Output only the lines of the entries that follow, starting at the one with "Researchers examined how" and running down to the one with "They performed this", both included and unchanged.
*** Task input Section Begins ***
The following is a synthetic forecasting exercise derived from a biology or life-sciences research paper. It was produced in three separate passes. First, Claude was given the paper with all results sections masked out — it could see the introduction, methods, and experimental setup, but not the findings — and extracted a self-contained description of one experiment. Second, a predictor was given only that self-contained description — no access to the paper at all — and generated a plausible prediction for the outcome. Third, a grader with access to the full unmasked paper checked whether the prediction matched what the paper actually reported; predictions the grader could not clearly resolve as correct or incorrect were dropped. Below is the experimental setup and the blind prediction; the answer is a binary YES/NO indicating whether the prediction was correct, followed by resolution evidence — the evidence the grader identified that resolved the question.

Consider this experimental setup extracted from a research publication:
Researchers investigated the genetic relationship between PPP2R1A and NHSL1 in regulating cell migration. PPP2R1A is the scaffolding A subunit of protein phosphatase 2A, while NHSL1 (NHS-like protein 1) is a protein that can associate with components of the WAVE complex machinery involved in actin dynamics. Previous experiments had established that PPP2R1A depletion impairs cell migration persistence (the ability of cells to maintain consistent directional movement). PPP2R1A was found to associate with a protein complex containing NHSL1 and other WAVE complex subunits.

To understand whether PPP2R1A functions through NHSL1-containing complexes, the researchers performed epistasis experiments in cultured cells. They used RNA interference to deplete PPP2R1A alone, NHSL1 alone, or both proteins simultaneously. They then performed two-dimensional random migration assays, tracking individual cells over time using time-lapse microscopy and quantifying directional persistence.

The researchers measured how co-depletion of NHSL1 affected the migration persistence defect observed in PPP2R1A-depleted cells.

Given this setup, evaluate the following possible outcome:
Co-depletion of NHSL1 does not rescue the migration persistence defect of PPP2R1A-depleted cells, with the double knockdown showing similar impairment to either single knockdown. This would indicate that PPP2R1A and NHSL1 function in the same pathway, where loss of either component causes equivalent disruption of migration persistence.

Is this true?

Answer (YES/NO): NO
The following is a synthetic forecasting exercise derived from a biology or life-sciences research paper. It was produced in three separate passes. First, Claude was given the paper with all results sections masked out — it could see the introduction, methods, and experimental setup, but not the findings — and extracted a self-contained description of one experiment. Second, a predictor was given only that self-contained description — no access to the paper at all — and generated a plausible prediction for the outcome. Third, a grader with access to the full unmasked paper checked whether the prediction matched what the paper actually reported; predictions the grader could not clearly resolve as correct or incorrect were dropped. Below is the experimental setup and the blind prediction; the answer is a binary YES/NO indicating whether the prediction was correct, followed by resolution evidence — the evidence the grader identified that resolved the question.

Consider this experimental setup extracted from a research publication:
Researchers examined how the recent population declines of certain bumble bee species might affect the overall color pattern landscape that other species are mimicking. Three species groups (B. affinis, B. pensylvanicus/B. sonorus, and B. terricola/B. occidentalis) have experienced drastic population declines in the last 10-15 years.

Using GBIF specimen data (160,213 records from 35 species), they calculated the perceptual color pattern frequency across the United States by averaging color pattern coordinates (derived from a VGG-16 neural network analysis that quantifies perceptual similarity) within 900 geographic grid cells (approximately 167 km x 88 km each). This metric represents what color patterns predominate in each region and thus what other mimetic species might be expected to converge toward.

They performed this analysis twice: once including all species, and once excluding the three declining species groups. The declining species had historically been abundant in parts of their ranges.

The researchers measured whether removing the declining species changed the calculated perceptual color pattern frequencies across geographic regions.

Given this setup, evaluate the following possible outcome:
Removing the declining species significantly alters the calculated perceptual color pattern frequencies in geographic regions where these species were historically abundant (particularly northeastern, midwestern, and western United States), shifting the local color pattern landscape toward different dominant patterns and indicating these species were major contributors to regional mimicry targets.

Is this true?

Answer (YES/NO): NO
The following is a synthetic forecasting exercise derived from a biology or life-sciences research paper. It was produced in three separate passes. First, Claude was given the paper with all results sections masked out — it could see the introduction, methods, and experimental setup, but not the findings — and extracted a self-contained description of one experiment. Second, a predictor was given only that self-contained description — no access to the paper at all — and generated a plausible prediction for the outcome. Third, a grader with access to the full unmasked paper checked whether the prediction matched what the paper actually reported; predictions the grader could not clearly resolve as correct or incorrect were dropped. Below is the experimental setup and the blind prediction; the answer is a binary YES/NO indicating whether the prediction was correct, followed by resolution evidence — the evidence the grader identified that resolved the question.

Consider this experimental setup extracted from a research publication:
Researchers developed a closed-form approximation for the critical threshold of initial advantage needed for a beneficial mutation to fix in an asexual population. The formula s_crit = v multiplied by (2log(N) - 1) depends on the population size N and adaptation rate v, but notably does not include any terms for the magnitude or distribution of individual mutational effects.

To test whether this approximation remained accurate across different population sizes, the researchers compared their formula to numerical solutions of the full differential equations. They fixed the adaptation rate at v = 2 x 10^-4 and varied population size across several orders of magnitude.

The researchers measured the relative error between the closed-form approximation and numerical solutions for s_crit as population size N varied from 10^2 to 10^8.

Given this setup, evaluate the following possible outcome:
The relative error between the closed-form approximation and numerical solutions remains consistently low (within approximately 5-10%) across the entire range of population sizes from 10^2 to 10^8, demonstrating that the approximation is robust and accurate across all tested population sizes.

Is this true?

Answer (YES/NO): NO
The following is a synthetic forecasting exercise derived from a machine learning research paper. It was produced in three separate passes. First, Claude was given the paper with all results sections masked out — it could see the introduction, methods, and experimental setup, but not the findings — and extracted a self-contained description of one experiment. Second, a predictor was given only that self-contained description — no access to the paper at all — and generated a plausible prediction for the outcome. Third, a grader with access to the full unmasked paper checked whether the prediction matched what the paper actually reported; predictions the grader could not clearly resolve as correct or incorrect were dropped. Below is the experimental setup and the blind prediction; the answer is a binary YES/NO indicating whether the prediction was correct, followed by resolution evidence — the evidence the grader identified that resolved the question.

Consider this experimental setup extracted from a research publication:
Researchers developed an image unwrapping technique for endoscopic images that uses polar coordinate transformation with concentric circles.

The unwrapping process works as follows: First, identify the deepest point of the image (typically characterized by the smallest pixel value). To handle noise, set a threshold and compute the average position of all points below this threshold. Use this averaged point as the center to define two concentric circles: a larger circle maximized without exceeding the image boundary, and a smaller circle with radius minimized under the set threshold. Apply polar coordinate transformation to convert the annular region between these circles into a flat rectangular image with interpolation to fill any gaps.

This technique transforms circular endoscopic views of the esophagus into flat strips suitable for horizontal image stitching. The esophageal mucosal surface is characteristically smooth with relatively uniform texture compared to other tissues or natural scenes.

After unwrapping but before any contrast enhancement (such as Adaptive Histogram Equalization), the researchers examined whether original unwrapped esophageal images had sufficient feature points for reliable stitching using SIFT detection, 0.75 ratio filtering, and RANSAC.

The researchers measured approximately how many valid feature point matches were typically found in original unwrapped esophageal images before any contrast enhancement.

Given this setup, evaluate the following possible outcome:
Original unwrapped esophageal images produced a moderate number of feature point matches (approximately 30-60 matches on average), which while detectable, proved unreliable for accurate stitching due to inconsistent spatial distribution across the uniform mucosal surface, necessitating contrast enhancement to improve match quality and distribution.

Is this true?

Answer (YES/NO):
*** Task input Section Ends ***
== Task output ==
Researchers examined how the recent population declines of certain bumble bee species might affect the overall color pattern landscape that other species are mimicking. Three species groups (B. affinis, B. pensylvanicus/B. sonorus, and B. terricola/B. occidentalis) have experienced drastic population declines in the last 10-15 years.

Using GBIF specimen data (160,213 records from 35 species), they calculated the perceptual color pattern frequency across the United States by averaging color pattern coordinates (derived from a VGG-16 neural network analysis that quantifies perceptual similarity) within 900 geographic grid cells (approximately 167 km x 88 km each). This metric represents what color patterns predominate in each region and thus what other mimetic species might be expected to converge toward.

They performed this analysis twice: once including all species, and once excluding the three declining species groups. The declining species had historically been abundant in parts of their ranges.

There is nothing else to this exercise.